Segment Open

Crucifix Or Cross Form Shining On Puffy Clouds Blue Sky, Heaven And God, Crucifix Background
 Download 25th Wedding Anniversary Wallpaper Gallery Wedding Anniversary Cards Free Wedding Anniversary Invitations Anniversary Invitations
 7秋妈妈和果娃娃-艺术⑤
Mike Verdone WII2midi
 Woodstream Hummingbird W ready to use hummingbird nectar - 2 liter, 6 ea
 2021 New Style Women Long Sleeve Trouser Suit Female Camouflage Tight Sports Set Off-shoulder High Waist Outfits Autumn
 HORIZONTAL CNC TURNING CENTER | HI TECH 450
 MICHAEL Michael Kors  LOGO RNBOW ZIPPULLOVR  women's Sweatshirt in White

Segment Closed

Reproduce exactly the stretch of lines that starts at the one containing "Download 25th Wedding" and ends with the final line of the data, including both ends and nothing more.

 Download 25th Wedding Anniversary Wallpaper Gallery Wedding Anniversary Cards Free Wedding Anniversary Invitations Anniversary Invitations
 7秋妈妈和果娃娃-艺术⑤
Mike Verdone WII2midi
 Woodstream Hummingbird W ready to use hummingbird nectar - 2 liter, 6 ea
 2021 New Style Women Long Sleeve Trouser Suit Female Camouflage Tight Sports Set Off-shoulder High Waist Outfits Autumn
 HORIZONTAL CNC TURNING CENTER | HI TECH 450
 MICHAEL Michael Kors  LOGO RNBOW ZIPPULLOVR  women's Sweatshirt in White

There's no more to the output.